A factory A produces $10$% defective valves and another factory $B$ produces 20% defective valves.A bag contains $4$ valves of factory $A$ and $5$ valves of factory B.If two valves are drawn at random from the bag,find the probability that at least one valve is defective.
$P(\text{at least one valve is defective})=\\=1-P(\text{none of the two valves are defective})=\\=1-\left(\frac{\binom{4}{2}}{\binom{9}{2}}(0.9)^2+\frac{\binom{5}{2}}{\binom{9}{2}}(0.8)^2+\frac{\binom{4}{1}\binom{5}{1}}{\binom{9}{2}}(0.9)(0.8)\right)=\frac{517}{1800}$,
but the answer given is $\frac{303}{1800}$ I don't know where i am wrong.

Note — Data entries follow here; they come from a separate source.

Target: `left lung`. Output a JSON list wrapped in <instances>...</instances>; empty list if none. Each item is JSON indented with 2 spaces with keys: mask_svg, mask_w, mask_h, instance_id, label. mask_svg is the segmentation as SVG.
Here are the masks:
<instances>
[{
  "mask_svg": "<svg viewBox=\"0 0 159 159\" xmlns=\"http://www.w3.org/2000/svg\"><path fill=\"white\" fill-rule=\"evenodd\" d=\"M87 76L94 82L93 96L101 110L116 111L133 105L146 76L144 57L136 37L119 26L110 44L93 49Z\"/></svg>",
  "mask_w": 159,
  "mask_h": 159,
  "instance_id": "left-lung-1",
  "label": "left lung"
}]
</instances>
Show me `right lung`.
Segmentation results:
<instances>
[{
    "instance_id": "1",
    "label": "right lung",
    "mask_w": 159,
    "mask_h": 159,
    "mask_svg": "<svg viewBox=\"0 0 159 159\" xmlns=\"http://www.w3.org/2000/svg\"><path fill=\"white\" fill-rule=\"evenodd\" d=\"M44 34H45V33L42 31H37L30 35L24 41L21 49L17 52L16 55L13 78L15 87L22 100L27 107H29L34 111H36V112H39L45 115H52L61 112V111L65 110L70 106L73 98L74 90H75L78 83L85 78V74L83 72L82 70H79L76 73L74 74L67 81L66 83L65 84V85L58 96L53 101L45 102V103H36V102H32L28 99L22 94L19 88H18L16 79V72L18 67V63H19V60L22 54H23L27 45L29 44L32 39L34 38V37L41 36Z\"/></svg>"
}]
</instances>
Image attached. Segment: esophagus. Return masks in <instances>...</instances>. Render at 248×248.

The Probability that factory $A$ produces defective values is $\dfrac{10}{100}=\dfrac{1}{10}$
The Probability that factory $B$ produces defective values is $\dfrac{20}{100}=\dfrac{1}{5}$
Given a bag contains $4$ values of factory $A$ and $5$ values of factory $B$ and two values are drawn random.
$$P(\mbox{at least one defective})=1-P(\mbox{both are non-defective})$$ $$P(\mbox{both are non-defective})=P(\mbox{both values of factory }B)\times P(\mbox{both are non-defective})+P(\mbox{both values of factory }B)\times P(\mbox{ both are non defective})+P(\mbox{one value of $A$ and other of factory $B$})\times P(\mbox{both are nondefective})$$ $$=\dfrac{\dbinom{4}{2}}{\dbinom{9}{2}}\left(\frac{9}{10}\right)^2+\dfrac{\dbinom{5}{2}}{\dbinom{9}{2}}\left(\dfrac45\right)^2+\dfrac{\dbinom{4}{1}\cdot\binom{5}{1}}{\binom{9}{2}}\times\left(\frac{9}{10}\right)\times\left(\frac{4}{5}\right)$$ $$=\dfrac{27}{200}+\dfrac{8}{45}+\dfrac{2}{5}=\dfrac{1283}{1800}$$ Now, $P(\mbox{at least one defective})=1-\dfrac{1283}{1800}=\approx0.29$
So, the answer what you got is $\dfrac{517}{1800}\approx0.29$ which is correct.